The ghost kitchen’s Bulgogi Bao Bun is topped with bulgogi, chopped kimchi, scallions, red onions, sesame seeds, and Korean barbecue sauce.
Photo: Bangbop

Park’s sister Ji is Bangbop’s executive chef and manages the restaurant, while Joon is a self-professed technology geek who's into analyzing data and solving logistics problems. “I really think of ghost or dark kitchens as almost an e-commerce technology business as much as it is a restaurant,” he says.

Besides a slick website, Bangbop incorporates technology that automates dispatches of drivers, using three different outside companies to make sure the restaurant can handle peak times. The restaurant offers deliveries within three miles of its site in Brookland (other food delivery platforms will take deliveries further out, up to five or six miles or so).

A build-your-own-bibimbap bowl from Bangbop
Photo: Bangbop

Besides focusing on takeout, the Parks wanted to put a healthful, sustainably-sourced spin on Korean barbecue — one that appeals to people with dietary restrictions.

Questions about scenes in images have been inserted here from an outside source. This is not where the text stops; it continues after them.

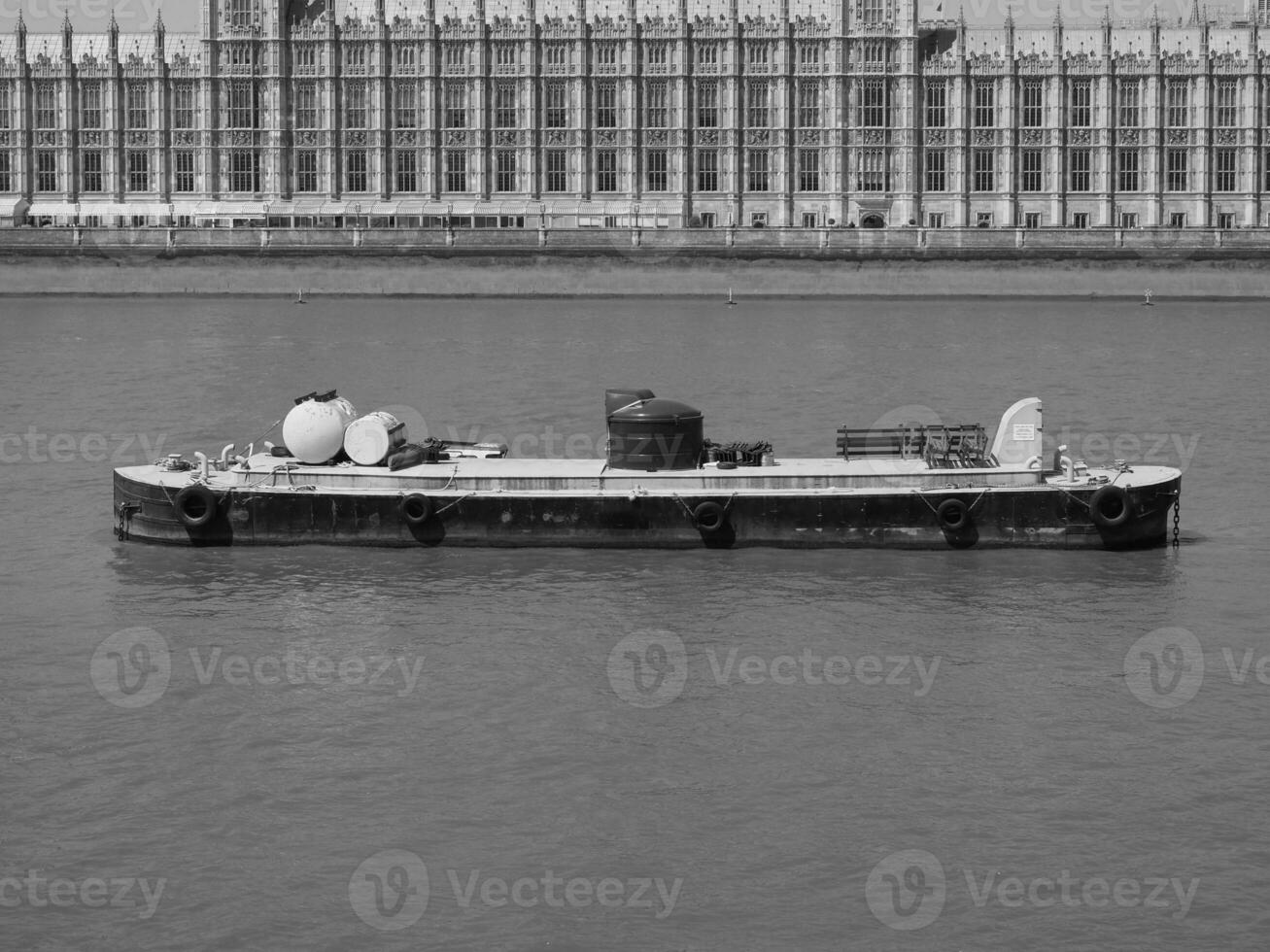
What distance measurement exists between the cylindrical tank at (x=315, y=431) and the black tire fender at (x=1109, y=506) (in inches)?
603

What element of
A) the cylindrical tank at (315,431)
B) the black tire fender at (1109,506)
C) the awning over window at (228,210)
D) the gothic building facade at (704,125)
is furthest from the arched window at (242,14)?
the black tire fender at (1109,506)

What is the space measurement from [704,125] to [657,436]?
10377 cm

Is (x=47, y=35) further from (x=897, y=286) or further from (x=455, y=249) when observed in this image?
(x=897, y=286)

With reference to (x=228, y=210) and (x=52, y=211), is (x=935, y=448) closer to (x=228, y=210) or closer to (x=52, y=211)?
(x=228, y=210)

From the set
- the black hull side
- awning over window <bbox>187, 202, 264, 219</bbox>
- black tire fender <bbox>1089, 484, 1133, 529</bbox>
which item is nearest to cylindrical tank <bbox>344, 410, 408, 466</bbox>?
the black hull side

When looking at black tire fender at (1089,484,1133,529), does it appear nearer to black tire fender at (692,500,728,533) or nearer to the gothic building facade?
black tire fender at (692,500,728,533)

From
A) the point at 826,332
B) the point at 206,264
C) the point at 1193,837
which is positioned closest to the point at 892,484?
the point at 1193,837

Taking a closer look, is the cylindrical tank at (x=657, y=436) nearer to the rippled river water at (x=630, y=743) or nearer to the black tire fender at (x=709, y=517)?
the black tire fender at (x=709, y=517)

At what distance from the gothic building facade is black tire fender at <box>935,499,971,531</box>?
10179 cm

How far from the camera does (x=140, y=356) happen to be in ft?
285

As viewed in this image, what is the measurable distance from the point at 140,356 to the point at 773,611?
55.8 metres

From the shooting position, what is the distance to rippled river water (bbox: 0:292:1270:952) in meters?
23.3

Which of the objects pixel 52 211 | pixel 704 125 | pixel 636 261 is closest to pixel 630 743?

“With every menu item, we thought about how to make it healthier, without compromising taste,” Park says. “Our customers really love the fact that we offer vegan and non-meat options like tofu.” There’s also “Impossible Bulgogi,” made with Impossible Foods vegan protein.

So far, Bangbop’s most popular dish is the traditional bulgogi bibimbap, which Park says tastes as “if you had a Korean grandmother who cooked really well and she made a bowl of bibimbap for you the best way she knows how.”

Park says that customers in Brookland have embraced the restaurant so far, and he hopes to pay it forward by hiring employees from the local community as the restaurant grows. A Popville post led to even more orders than the family expected in its first few weeks of business.

“Since late last week, we’ve really been working really, really hard to make sure we are delivering great food and we’re running out of ingredients. For a restaurant that opened in a once-in-a-century pandemic, as problems go, this is a pretty high-class problem,” he says.